Jakarta, CNN Indonesia —
Seniman Yos Suprapto ‘mengancam’ Galeri Nasional Indonesia buntut dugaan pemberedelan pamerannya.
Pameran lukisan karya Yos bertema Kebangkitan: Tanah untuk Kedaulatan Pangan dibatalkan tiba-tiba. Ia mendesak pihak Galeri Nasional untuk memberi akses atas karya-karyanya.
“Kalau seandainya masyarakat luas tidak bisa mengakses ke pameran saya dan tetap terkunci seperti ini, bahkan saya seorang senimannya saja tidak bisa masuk, lebih baik saya akan menggunakan pendekatan hukum untuk mendapatkan kunci membuka pintu itu,” kata Yos dalam Konferensi Pers di Gedung YLBHI, Jakarta, Sabtu (21/12).
Meski, Yos belum memastikan kapan upaya tersebut diambil. Ia hanya menegaskan akan menempuh jalur hukum.
Sang seniman mengklaim telah mencoba berdialog dengan sejumlah pihak yang terlibat dalam polemik ini. Kendati, Yos Suprapto tetap tak mendapatkan kejelasan nasib karya miliknya.
“Kalau ini tetap tidak bisa diakses oleh masyarakat luas, tetap dikunci dengan alasan apapun juga, dan karya-karya saya tetap di dalam censorship, lebih baik tidak perlu harus ada pameran,” bebernya.
“Saya akan membawa pulang karya-karya saya, menurunkan karya-karya saya dan saya bawa pulang, itu, ke Jogja,” tegas Yos.
Lukisan karya Yos sejatinya sudah siap dipamerkan mulai 20 Desember 2024 hingga sebulan ke depan. Namun, pameran malah ditunda dengan dalih ada kendala teknis yang tidak bisa dihindari.

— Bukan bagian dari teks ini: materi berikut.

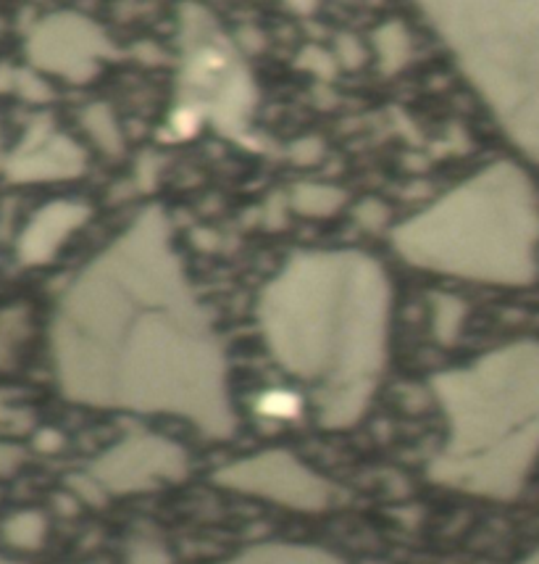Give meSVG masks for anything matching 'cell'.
<instances>
[{"label": "cell", "instance_id": "cell-19", "mask_svg": "<svg viewBox=\"0 0 539 564\" xmlns=\"http://www.w3.org/2000/svg\"><path fill=\"white\" fill-rule=\"evenodd\" d=\"M524 564H539V549H537V552H535V554H531V556H529V560H527V562H524Z\"/></svg>", "mask_w": 539, "mask_h": 564}, {"label": "cell", "instance_id": "cell-14", "mask_svg": "<svg viewBox=\"0 0 539 564\" xmlns=\"http://www.w3.org/2000/svg\"><path fill=\"white\" fill-rule=\"evenodd\" d=\"M342 196L337 187L327 185H300L295 191L293 204L300 214H308V217H327V214H334L342 206Z\"/></svg>", "mask_w": 539, "mask_h": 564}, {"label": "cell", "instance_id": "cell-21", "mask_svg": "<svg viewBox=\"0 0 539 564\" xmlns=\"http://www.w3.org/2000/svg\"><path fill=\"white\" fill-rule=\"evenodd\" d=\"M0 564H19V562H13V560H6V556H0Z\"/></svg>", "mask_w": 539, "mask_h": 564}, {"label": "cell", "instance_id": "cell-4", "mask_svg": "<svg viewBox=\"0 0 539 564\" xmlns=\"http://www.w3.org/2000/svg\"><path fill=\"white\" fill-rule=\"evenodd\" d=\"M539 219L521 172L495 164L395 232L397 251L424 270L524 285L535 278Z\"/></svg>", "mask_w": 539, "mask_h": 564}, {"label": "cell", "instance_id": "cell-1", "mask_svg": "<svg viewBox=\"0 0 539 564\" xmlns=\"http://www.w3.org/2000/svg\"><path fill=\"white\" fill-rule=\"evenodd\" d=\"M51 346L69 401L172 414L206 438L234 433L224 346L158 212L143 214L72 282Z\"/></svg>", "mask_w": 539, "mask_h": 564}, {"label": "cell", "instance_id": "cell-13", "mask_svg": "<svg viewBox=\"0 0 539 564\" xmlns=\"http://www.w3.org/2000/svg\"><path fill=\"white\" fill-rule=\"evenodd\" d=\"M82 127H85L87 135L92 138V143L100 148V151L111 153V156L121 151V130H119L117 119H113V111L108 109L106 104L87 106L82 113Z\"/></svg>", "mask_w": 539, "mask_h": 564}, {"label": "cell", "instance_id": "cell-20", "mask_svg": "<svg viewBox=\"0 0 539 564\" xmlns=\"http://www.w3.org/2000/svg\"><path fill=\"white\" fill-rule=\"evenodd\" d=\"M0 161H3V132H0Z\"/></svg>", "mask_w": 539, "mask_h": 564}, {"label": "cell", "instance_id": "cell-10", "mask_svg": "<svg viewBox=\"0 0 539 564\" xmlns=\"http://www.w3.org/2000/svg\"><path fill=\"white\" fill-rule=\"evenodd\" d=\"M227 564H342L337 556L314 546H293V543H268L240 554Z\"/></svg>", "mask_w": 539, "mask_h": 564}, {"label": "cell", "instance_id": "cell-2", "mask_svg": "<svg viewBox=\"0 0 539 564\" xmlns=\"http://www.w3.org/2000/svg\"><path fill=\"white\" fill-rule=\"evenodd\" d=\"M258 319L274 359L314 388L323 425L359 422L387 359L382 267L353 251L302 253L268 282Z\"/></svg>", "mask_w": 539, "mask_h": 564}, {"label": "cell", "instance_id": "cell-6", "mask_svg": "<svg viewBox=\"0 0 539 564\" xmlns=\"http://www.w3.org/2000/svg\"><path fill=\"white\" fill-rule=\"evenodd\" d=\"M185 473L187 456L177 443L158 435H132L100 456L90 467V480L108 494H132L179 480Z\"/></svg>", "mask_w": 539, "mask_h": 564}, {"label": "cell", "instance_id": "cell-8", "mask_svg": "<svg viewBox=\"0 0 539 564\" xmlns=\"http://www.w3.org/2000/svg\"><path fill=\"white\" fill-rule=\"evenodd\" d=\"M85 170V153L66 135L48 127H35L16 153L6 161V174L13 183H53L77 177Z\"/></svg>", "mask_w": 539, "mask_h": 564}, {"label": "cell", "instance_id": "cell-16", "mask_svg": "<svg viewBox=\"0 0 539 564\" xmlns=\"http://www.w3.org/2000/svg\"><path fill=\"white\" fill-rule=\"evenodd\" d=\"M13 90H16L24 100H30V104H43V100L51 98L48 83H45V79L40 77L37 72H30V69H19L16 72V83H13Z\"/></svg>", "mask_w": 539, "mask_h": 564}, {"label": "cell", "instance_id": "cell-12", "mask_svg": "<svg viewBox=\"0 0 539 564\" xmlns=\"http://www.w3.org/2000/svg\"><path fill=\"white\" fill-rule=\"evenodd\" d=\"M45 533H48V522L35 509H24V512L11 514L3 525L6 541L19 552H35L43 546Z\"/></svg>", "mask_w": 539, "mask_h": 564}, {"label": "cell", "instance_id": "cell-5", "mask_svg": "<svg viewBox=\"0 0 539 564\" xmlns=\"http://www.w3.org/2000/svg\"><path fill=\"white\" fill-rule=\"evenodd\" d=\"M216 482L306 512H316L329 501V482L287 452H264L234 462L216 475Z\"/></svg>", "mask_w": 539, "mask_h": 564}, {"label": "cell", "instance_id": "cell-18", "mask_svg": "<svg viewBox=\"0 0 539 564\" xmlns=\"http://www.w3.org/2000/svg\"><path fill=\"white\" fill-rule=\"evenodd\" d=\"M13 83H16V69H11V66L0 64V93L13 90Z\"/></svg>", "mask_w": 539, "mask_h": 564}, {"label": "cell", "instance_id": "cell-9", "mask_svg": "<svg viewBox=\"0 0 539 564\" xmlns=\"http://www.w3.org/2000/svg\"><path fill=\"white\" fill-rule=\"evenodd\" d=\"M90 209L77 200H51L43 209L32 214L16 240L19 261L26 267L48 264L61 251V246L72 238L74 230L85 225Z\"/></svg>", "mask_w": 539, "mask_h": 564}, {"label": "cell", "instance_id": "cell-7", "mask_svg": "<svg viewBox=\"0 0 539 564\" xmlns=\"http://www.w3.org/2000/svg\"><path fill=\"white\" fill-rule=\"evenodd\" d=\"M106 40L96 24L77 13H56L43 19L26 40V56L35 69L82 83L98 69Z\"/></svg>", "mask_w": 539, "mask_h": 564}, {"label": "cell", "instance_id": "cell-11", "mask_svg": "<svg viewBox=\"0 0 539 564\" xmlns=\"http://www.w3.org/2000/svg\"><path fill=\"white\" fill-rule=\"evenodd\" d=\"M26 335H30V317L24 308L11 306L0 312V372L16 367L19 356L24 351Z\"/></svg>", "mask_w": 539, "mask_h": 564}, {"label": "cell", "instance_id": "cell-3", "mask_svg": "<svg viewBox=\"0 0 539 564\" xmlns=\"http://www.w3.org/2000/svg\"><path fill=\"white\" fill-rule=\"evenodd\" d=\"M431 388L448 420L431 480L514 499L539 459V340L495 348L474 365L437 375Z\"/></svg>", "mask_w": 539, "mask_h": 564}, {"label": "cell", "instance_id": "cell-17", "mask_svg": "<svg viewBox=\"0 0 539 564\" xmlns=\"http://www.w3.org/2000/svg\"><path fill=\"white\" fill-rule=\"evenodd\" d=\"M24 462V452L16 446V443L0 441V478H9V475L16 473Z\"/></svg>", "mask_w": 539, "mask_h": 564}, {"label": "cell", "instance_id": "cell-15", "mask_svg": "<svg viewBox=\"0 0 539 564\" xmlns=\"http://www.w3.org/2000/svg\"><path fill=\"white\" fill-rule=\"evenodd\" d=\"M463 322V304L455 299H442L437 301V338L444 340V344H453L458 330H461Z\"/></svg>", "mask_w": 539, "mask_h": 564}]
</instances>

Pihak Galeri Nasional mengaku paham ada kekecewaan yang berpotensi muncul. Lembaga budaya itu juga meminta maaf kepada semua pihak atas penundaan secara tiba-tiba.
Walau, Galnas mengklaim ini diputuskan berdasarkan pertimbangan matang. Mereka juga berjanji akan menjalin komunikasi dengan Yos Suprapto untuk menemukan solusi terbaik.
Di lain sisi, Suwarno Wisetrotomo selaku kurator pameran yang terlibat polemik ini juga bersuara. Ia menilai ada dua karya Yos yang menggambarkan opini pribadi terkait praktik kekuasaan, di mana tidak sesuai tema.
“Saya sampaikan kepada seniman bahwa karya tersebut tidak sejalan dengan tema kuratorial dan berpotensi merusak fokus terhadap pesan yang sangat kuat dan bagus dari tema pameran,” kata Suwarno dalam keterangan tertulis.
“Menurut pendapat saya, dua karya tersebut ‘terdengar’ seperti makian semata, terlalu vulgar, sehingga kehilangan metafora yang merupakan salah satu kekuatan utama seni dalam menyampaikan perspektifnya,” sambungnya.